====== Provided entries ======

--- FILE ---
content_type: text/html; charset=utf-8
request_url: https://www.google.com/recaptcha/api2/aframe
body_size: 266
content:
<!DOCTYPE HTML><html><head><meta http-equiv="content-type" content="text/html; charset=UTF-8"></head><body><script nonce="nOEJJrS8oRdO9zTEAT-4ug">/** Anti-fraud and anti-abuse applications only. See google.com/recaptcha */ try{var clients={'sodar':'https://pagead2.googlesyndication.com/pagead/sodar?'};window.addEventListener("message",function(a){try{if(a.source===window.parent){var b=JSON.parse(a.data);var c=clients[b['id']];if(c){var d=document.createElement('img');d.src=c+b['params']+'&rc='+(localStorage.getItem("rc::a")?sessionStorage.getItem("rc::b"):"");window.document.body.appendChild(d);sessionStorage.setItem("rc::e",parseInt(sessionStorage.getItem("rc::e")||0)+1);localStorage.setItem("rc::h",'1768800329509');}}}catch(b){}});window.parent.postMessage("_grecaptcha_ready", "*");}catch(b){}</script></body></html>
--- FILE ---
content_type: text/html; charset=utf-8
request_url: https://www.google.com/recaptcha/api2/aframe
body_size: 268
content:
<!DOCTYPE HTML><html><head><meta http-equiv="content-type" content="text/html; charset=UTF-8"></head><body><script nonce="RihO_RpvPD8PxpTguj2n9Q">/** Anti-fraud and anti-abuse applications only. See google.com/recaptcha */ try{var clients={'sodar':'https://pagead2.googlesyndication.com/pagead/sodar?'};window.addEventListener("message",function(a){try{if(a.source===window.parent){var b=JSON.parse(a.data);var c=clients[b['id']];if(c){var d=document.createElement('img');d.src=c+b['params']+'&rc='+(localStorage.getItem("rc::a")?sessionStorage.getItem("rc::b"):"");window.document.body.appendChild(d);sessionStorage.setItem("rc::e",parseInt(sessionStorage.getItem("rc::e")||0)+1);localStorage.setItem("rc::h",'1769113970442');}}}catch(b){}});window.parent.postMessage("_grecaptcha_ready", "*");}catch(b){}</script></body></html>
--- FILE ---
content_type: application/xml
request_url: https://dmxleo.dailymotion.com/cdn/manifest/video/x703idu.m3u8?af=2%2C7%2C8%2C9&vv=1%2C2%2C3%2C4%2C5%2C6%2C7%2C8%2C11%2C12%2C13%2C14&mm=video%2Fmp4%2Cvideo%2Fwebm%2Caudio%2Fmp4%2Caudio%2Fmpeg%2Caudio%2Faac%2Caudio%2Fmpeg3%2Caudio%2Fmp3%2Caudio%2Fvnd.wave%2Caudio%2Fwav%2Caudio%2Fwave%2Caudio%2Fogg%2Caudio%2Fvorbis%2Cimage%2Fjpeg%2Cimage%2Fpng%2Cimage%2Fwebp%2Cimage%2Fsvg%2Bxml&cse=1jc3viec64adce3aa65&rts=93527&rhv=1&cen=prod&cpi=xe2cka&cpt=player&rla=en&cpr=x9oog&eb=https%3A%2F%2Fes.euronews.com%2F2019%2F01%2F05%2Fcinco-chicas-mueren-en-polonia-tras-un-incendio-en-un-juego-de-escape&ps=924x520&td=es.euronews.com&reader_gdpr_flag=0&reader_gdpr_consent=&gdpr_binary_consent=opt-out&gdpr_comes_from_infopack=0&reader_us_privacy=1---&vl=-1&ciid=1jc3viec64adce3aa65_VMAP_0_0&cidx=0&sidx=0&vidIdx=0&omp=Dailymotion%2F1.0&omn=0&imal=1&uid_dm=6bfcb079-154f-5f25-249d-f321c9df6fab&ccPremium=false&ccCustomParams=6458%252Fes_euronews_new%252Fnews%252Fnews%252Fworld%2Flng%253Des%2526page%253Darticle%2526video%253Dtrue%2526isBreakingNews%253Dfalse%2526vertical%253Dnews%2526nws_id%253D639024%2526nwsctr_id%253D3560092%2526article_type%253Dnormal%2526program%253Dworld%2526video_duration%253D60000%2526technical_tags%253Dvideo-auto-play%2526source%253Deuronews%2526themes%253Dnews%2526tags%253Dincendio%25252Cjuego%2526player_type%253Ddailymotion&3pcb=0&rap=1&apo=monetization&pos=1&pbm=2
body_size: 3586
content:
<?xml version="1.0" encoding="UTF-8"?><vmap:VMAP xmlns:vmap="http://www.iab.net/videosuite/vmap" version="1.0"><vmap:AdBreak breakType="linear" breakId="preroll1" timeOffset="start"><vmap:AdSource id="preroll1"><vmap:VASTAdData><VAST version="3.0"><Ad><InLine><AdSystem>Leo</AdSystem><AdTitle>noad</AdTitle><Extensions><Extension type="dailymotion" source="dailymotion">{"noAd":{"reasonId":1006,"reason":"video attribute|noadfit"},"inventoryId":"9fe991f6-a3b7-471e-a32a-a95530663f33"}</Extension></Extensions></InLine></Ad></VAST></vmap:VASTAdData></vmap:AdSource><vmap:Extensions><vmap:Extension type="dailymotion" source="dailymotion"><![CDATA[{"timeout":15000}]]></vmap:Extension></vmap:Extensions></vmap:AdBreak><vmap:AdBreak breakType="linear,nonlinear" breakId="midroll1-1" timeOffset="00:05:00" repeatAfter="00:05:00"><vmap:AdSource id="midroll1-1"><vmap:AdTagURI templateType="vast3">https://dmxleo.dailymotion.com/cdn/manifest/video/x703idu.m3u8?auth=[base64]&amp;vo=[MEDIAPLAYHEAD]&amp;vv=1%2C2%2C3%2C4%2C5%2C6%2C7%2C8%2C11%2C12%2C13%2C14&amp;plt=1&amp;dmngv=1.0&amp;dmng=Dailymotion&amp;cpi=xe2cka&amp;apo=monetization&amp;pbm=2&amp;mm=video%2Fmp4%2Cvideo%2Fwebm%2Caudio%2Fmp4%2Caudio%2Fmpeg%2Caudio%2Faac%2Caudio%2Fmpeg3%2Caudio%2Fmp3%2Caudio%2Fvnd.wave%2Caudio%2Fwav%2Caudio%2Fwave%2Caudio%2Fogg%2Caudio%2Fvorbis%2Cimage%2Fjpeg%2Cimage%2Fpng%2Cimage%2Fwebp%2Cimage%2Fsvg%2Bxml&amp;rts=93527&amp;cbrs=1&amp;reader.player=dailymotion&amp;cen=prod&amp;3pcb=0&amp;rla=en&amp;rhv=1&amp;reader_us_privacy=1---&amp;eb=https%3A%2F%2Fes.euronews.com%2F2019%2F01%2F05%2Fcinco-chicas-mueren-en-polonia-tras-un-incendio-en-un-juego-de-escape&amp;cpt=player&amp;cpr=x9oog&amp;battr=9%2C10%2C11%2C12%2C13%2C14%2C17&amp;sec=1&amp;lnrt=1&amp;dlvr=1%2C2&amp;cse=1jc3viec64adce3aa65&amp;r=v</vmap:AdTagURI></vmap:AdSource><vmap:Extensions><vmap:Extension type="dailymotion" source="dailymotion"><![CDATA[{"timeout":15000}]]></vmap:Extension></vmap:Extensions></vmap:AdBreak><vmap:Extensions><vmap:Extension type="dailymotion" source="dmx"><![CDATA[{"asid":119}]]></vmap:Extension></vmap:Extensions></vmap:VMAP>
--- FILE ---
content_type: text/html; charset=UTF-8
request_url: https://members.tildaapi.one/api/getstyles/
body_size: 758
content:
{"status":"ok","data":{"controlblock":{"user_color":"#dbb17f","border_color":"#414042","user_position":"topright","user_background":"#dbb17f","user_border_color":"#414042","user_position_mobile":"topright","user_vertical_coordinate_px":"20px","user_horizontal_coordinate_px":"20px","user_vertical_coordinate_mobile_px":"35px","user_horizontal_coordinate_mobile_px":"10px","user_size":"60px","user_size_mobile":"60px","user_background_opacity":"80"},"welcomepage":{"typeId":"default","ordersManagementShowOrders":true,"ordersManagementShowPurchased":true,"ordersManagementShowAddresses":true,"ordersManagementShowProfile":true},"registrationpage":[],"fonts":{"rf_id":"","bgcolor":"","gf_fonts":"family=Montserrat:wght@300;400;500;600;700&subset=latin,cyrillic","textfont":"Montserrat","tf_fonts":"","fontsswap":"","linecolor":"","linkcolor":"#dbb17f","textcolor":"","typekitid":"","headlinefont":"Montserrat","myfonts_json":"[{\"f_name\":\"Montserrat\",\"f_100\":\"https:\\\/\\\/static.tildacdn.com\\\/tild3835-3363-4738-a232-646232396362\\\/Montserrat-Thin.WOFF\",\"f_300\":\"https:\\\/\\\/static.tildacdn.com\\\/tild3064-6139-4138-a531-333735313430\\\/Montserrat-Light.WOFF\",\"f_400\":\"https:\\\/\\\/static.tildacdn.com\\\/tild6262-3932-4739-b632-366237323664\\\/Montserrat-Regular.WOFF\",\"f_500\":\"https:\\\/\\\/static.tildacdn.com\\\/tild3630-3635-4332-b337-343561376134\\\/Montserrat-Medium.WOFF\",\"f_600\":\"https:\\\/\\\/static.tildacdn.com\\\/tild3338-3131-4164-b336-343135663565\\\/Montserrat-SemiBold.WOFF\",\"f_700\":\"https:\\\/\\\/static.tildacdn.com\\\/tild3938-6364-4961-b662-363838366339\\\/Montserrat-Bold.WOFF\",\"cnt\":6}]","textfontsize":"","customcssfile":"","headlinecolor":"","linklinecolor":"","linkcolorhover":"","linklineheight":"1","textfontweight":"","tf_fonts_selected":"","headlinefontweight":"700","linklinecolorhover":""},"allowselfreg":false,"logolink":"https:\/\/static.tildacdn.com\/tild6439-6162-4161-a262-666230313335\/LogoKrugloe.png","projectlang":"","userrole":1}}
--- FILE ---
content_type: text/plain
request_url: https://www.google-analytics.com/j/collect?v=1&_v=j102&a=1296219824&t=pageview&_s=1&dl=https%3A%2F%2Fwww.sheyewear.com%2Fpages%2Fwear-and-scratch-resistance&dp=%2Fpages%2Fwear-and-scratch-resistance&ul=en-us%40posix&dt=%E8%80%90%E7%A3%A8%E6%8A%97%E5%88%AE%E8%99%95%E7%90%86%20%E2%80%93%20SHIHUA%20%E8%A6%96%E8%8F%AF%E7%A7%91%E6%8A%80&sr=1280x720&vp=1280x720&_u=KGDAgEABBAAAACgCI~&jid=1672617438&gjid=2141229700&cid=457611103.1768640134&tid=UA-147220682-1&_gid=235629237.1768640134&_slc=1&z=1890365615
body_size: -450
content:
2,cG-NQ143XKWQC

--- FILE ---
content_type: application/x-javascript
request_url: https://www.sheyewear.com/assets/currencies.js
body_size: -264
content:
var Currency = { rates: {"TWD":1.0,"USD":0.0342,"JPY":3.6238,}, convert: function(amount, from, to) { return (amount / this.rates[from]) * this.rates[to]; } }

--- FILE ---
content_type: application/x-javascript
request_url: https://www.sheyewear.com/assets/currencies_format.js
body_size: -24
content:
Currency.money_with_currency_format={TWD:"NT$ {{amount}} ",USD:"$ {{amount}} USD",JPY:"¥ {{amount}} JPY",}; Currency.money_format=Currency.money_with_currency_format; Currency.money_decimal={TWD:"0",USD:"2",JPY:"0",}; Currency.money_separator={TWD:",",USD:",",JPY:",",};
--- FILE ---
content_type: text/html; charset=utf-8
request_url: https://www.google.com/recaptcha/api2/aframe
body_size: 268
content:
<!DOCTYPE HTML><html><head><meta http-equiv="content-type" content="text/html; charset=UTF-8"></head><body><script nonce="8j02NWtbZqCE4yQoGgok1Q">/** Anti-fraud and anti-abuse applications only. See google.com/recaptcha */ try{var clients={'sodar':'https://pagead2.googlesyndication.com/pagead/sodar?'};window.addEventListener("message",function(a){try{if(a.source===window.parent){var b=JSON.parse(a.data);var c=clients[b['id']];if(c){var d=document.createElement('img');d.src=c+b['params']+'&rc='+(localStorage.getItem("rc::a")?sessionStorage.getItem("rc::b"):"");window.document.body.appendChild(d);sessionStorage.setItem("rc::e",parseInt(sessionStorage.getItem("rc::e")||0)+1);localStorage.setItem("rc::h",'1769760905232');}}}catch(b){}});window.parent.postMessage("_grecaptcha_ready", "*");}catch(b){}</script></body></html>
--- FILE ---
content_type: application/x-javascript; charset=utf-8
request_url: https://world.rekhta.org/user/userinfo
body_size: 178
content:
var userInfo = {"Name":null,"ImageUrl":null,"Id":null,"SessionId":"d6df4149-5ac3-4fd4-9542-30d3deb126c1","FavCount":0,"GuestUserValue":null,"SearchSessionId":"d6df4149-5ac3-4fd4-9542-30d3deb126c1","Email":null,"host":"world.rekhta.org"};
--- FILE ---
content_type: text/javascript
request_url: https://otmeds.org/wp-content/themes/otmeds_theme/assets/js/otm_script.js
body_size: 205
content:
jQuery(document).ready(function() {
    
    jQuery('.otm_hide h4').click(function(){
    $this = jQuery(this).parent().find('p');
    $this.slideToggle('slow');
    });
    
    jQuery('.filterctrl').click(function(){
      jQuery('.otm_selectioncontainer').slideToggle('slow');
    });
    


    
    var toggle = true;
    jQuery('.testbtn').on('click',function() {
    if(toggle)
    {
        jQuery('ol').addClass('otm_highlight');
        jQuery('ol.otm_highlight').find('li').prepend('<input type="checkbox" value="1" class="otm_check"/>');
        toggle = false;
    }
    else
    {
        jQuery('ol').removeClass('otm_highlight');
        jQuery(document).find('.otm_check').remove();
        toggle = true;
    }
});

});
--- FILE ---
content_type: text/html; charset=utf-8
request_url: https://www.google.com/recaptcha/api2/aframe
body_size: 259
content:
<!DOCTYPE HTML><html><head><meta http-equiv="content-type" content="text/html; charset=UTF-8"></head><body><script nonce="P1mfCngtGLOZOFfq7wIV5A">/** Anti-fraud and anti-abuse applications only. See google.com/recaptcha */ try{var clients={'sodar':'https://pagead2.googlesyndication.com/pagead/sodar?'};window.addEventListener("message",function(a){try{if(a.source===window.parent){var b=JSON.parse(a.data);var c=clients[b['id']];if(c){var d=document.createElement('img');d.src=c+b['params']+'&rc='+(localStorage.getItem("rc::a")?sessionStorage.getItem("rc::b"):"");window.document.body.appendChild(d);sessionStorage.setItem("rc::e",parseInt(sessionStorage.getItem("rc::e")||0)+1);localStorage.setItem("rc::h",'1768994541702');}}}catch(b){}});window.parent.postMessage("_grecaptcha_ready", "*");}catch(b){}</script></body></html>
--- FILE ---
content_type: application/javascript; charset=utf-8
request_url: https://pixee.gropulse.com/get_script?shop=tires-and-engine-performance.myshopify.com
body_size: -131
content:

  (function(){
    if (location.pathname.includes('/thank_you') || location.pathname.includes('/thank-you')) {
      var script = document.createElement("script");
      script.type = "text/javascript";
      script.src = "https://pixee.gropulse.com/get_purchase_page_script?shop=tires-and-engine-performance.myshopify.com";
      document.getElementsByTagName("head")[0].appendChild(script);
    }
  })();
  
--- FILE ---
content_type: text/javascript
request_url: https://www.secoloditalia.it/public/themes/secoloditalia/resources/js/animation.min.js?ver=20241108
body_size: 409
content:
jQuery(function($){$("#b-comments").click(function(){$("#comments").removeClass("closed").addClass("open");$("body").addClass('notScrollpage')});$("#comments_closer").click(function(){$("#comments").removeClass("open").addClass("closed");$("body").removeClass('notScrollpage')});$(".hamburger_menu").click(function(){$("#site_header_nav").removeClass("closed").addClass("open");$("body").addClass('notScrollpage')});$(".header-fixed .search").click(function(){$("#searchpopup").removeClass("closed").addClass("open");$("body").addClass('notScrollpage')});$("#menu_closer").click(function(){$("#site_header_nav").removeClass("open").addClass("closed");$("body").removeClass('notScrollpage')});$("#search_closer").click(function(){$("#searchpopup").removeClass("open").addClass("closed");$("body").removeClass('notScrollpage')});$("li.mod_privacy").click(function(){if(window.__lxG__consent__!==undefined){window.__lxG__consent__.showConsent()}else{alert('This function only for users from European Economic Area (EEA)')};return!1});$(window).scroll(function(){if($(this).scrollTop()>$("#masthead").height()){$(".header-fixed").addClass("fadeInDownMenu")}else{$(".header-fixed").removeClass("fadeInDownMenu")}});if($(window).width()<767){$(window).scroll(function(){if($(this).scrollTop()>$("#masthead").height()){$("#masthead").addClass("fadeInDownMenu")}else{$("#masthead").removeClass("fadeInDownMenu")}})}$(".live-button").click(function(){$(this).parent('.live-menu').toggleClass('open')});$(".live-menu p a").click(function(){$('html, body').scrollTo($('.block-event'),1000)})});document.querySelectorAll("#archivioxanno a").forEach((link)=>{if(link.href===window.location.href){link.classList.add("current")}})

======

> [What the task requires]
From the records above, state how many lines contain the word "tires", and leave out everything else.

> [Completed task]
2